→ **The exercise**
Retype, word for word, the stretch of entries from the line containing "How far are (823,853)" through the last line of the entries.

→ **Material shown**
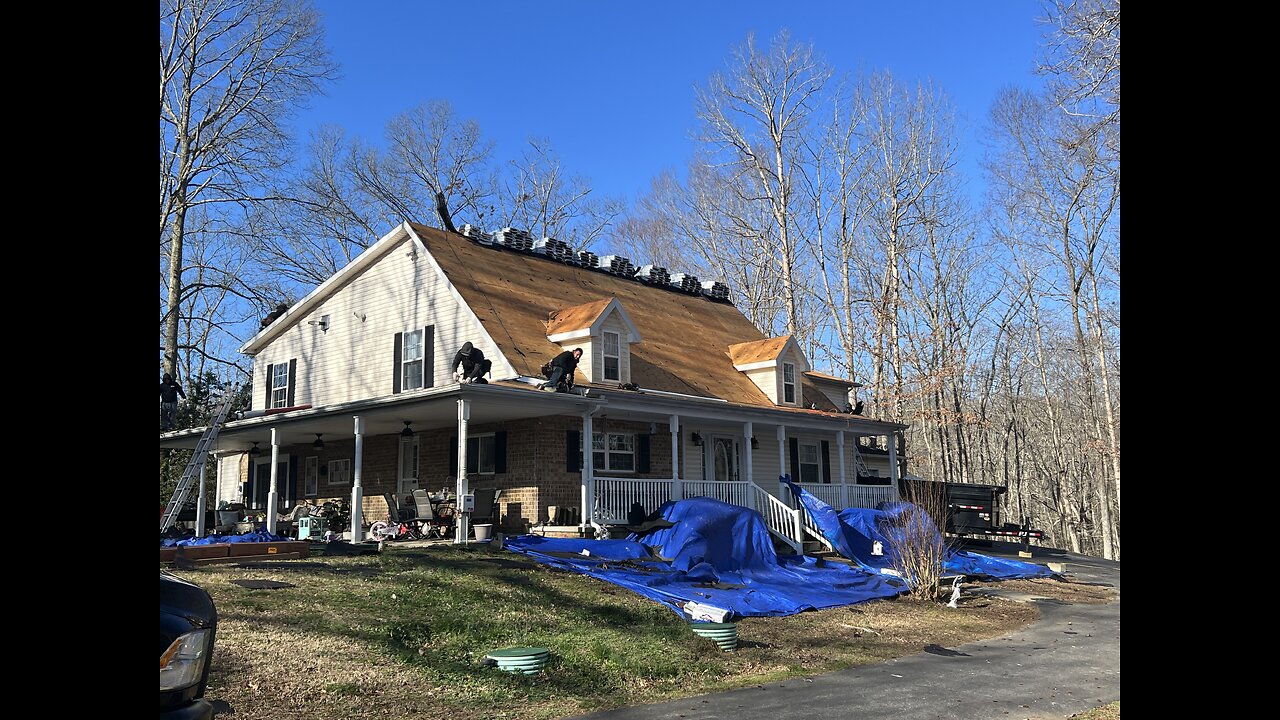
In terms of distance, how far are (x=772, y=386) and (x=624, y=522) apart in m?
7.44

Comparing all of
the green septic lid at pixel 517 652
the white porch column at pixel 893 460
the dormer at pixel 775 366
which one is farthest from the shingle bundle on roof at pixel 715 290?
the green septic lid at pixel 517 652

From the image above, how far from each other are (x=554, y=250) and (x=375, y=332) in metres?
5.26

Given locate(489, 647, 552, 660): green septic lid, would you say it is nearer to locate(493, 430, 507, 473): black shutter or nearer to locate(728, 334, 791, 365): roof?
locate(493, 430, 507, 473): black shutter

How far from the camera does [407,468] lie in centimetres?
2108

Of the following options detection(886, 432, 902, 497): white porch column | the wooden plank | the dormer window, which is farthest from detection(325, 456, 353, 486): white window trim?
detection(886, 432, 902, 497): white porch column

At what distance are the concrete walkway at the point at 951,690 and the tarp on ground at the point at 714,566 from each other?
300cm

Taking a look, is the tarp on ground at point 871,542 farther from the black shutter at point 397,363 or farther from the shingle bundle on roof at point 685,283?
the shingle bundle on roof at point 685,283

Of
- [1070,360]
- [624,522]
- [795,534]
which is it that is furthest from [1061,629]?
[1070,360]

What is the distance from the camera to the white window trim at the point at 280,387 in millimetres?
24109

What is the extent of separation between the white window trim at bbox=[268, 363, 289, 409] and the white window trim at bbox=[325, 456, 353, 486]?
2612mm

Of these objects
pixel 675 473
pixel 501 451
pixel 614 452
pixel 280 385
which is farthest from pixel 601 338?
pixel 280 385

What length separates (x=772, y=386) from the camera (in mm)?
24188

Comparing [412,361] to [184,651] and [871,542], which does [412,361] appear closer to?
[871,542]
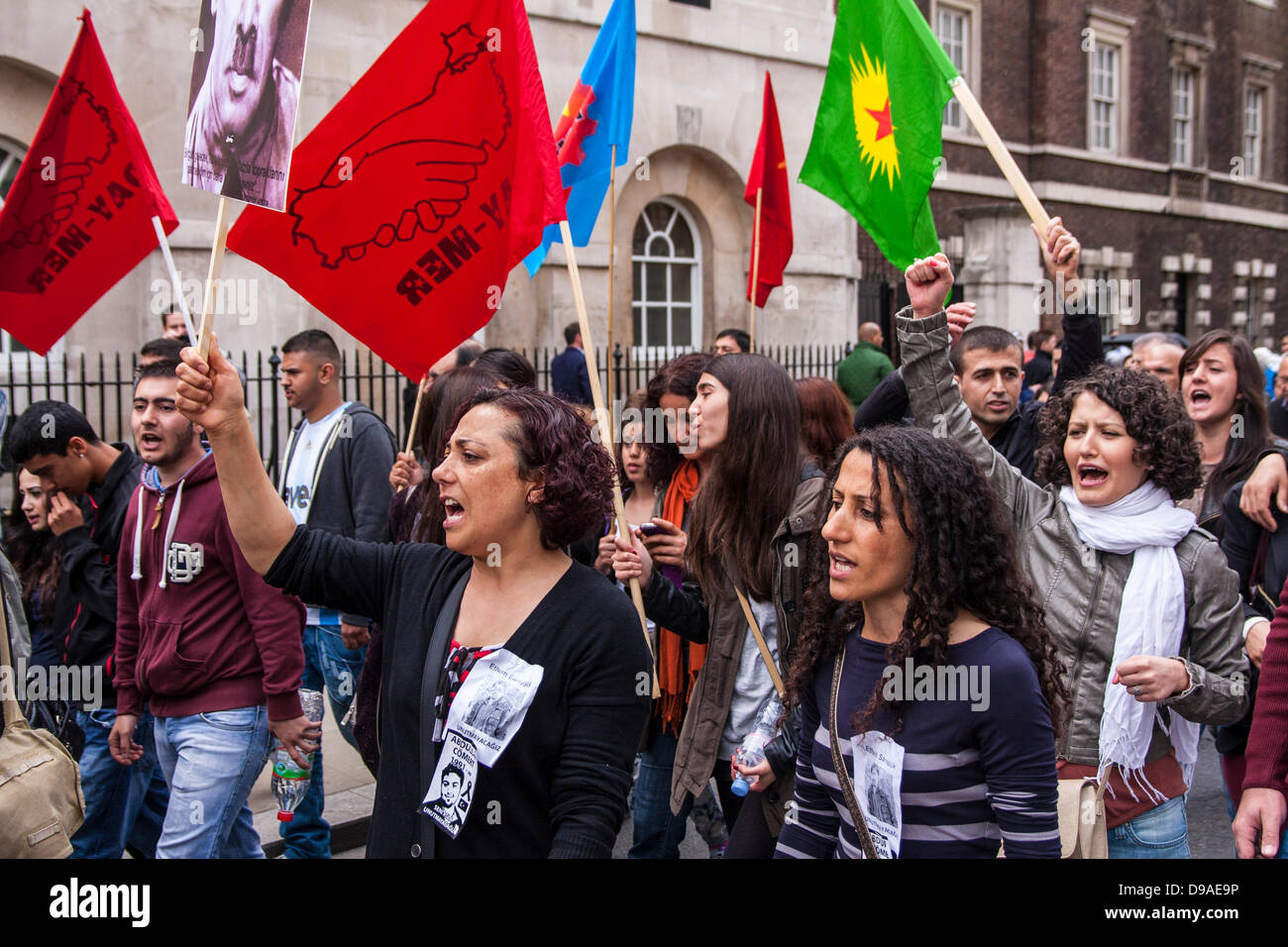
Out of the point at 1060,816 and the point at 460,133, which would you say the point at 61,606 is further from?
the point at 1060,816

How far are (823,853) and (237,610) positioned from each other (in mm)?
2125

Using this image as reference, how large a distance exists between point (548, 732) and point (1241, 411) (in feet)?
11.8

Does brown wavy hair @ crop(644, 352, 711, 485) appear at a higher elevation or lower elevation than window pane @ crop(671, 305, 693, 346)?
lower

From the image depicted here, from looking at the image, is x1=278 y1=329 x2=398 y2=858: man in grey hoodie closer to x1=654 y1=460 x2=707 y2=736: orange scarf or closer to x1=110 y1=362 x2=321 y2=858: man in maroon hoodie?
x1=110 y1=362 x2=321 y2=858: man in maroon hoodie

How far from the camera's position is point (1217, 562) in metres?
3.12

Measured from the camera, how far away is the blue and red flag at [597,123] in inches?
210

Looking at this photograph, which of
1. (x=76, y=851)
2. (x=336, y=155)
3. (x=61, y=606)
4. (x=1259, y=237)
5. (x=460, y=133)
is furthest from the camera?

→ **Response for this exercise**
How far are (823,853) and (237,610) positioned from each other (in mm)?
2125

Using this image as reference, how large a distance exists between point (548, 732) and point (1241, 411) (in feet)?
11.8

Does brown wavy hair @ crop(644, 352, 711, 485) appear at a higher elevation or lower elevation than window pane @ crop(671, 305, 693, 346)?
lower

From the image depicted here, from looking at the image, is x1=278 y1=329 x2=398 y2=858: man in grey hoodie closer to x1=654 y1=460 x2=707 y2=736: orange scarf or closer to x1=110 y1=362 x2=321 y2=858: man in maroon hoodie?
x1=110 y1=362 x2=321 y2=858: man in maroon hoodie

How far from the camera's position is point (1217, 562) in metres?
3.12

Measured from the camera, how far away is the blue and red flag at [597,123] in inches?
210

Looking at this photograph, which of
1. (x=76, y=851)
2. (x=336, y=155)
3. (x=61, y=606)
4. (x=1259, y=237)
5. (x=460, y=133)
is furthest from the camera?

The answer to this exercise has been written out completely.